# [Фрагмент текста]
19.04.2018
Воплощение русской музы
Адресат стихотворений «Подруга дней моих суровых», «Зимний вечер», «Наперсница волшебной старины», а по образному выражению Владислава Ходасевича, «воплощение русской музы». Веселая, работящая и приметливая «служилая женщина» Иринья стала олицетворением настолько мощного и яркого феномена, что Достоевский в 1860-е риторически вопрошал: «...Грустно и смешно в самом деле подумать, что не было б Арины Родионовны, так, может быть, и не было б у нас Пушкина. Ведь это вздор?.. А что, если и в самом деле не вздор? Вот теперь много русских детей везут воспитываться во Францию; ну, что, если туда увезли какого-нибудь другого Пушкина и там у него не было бы ни Арины Родионовны, ни русской речи с колыбели?»
Вопросы, которыми задавался Федор Михайлович, витали в воздухе. Что первично: таланты, превратившие красивую, витиеватую, но во многом подражательную русскую словесность в большую литературу, или их «наставники» из народа, сохранившие колоритное просторечие, меткий юмор, фееричный сказочный сюжет? По большому счету спорить было не о чем. Крепостные няньки-мамки оказывались настолько близкими к своим воспитанникам, что «феномен Арины Родионовны» очень скоро перестал быть чем-то из ряда вон выходящим. И вот уже Лев Толстой в повести «Детство» с теплотой рассказывает о «редком, чудесном создании» Наталье Савишне, Тургенев раскрывает в «Дворянском гнезде» образ Агафьи Власьевны...
«Слушаю сказки моей няни, оригинала няни Татьяны; она — единственная моя подруга, и с нею только мне не скучно...» — писал Александр Сергеевич брату Льву. О том, что поэт любил свою «дряхлую голубку» особой «своеродственной» любовью, говорили все его биографы. «И в годы возмужалости, и в годы славы мог беседовать с нею целыми часами», — замечал Павел Анненков.
Столбовая крестьянка
В год рождения поэта Арине было чуть за сорок. К тому моменту нянюшка занимала особое положение среди дворни: заслуженная «старушка», «столбовая» крестьянка. Ценили настолько, что в подмосковной усадьбе Большие Вяземы, где семья проводила лето, ей отводили постоянное пристанище в одном из благоустроенных флигелей, рядом с детьми. От этого соседства выигрывали, конечно, обе стороны...
— Пушкин был далеко не первым воспитанником Арины Родионовны, — рассказывает заведующая музеем «Домик няни А.С. Пушкина» в Кобрино Наталья Клюшина. — В 1792 году Марии Алексеевне Ганнибал понадобилась кормилица для племянника, сына ее родного брата Михаила Алексеевича Пушкина. Жили они на мызе Руново, принадлежавшей когда-то Абраму Петровичу Ганнибалу и перешедшей по наследству к Надежде Осиповне. Вскоре «прекрасная креолка» вышла замуж за Сергея Львовича Пушкина, у них родилась дочь Ольга. И снова не обойтись без Арины...

# [Задача]
Перепишите дословно отрывок из текста об Арине Родионовне, начиная со слов «Столбовая крестьянка» и заканчивая словами «конечно, обе стороны...».

# [Записанные данные]
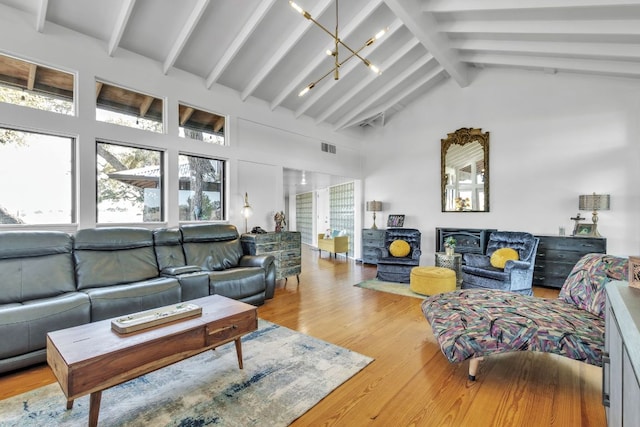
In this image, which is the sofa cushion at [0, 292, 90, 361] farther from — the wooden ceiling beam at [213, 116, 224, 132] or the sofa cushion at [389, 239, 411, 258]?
the sofa cushion at [389, 239, 411, 258]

# [Ответ на задачу]
Столбовая крестьянка
В год рождения поэта Арине было чуть за сорок. К тому моменту нянюшка занимала особое положение среди дворни: заслуженная «старушка», «столбовая» крестьянка. Ценили настолько, что в подмосковной усадьбе Большие Вяземы, где семья проводила лето, ей отводили постоянное пристанище в одном из благоустроенных флигелей, рядом с детьми. От этого соседства выигрывали, конечно, обе стороны...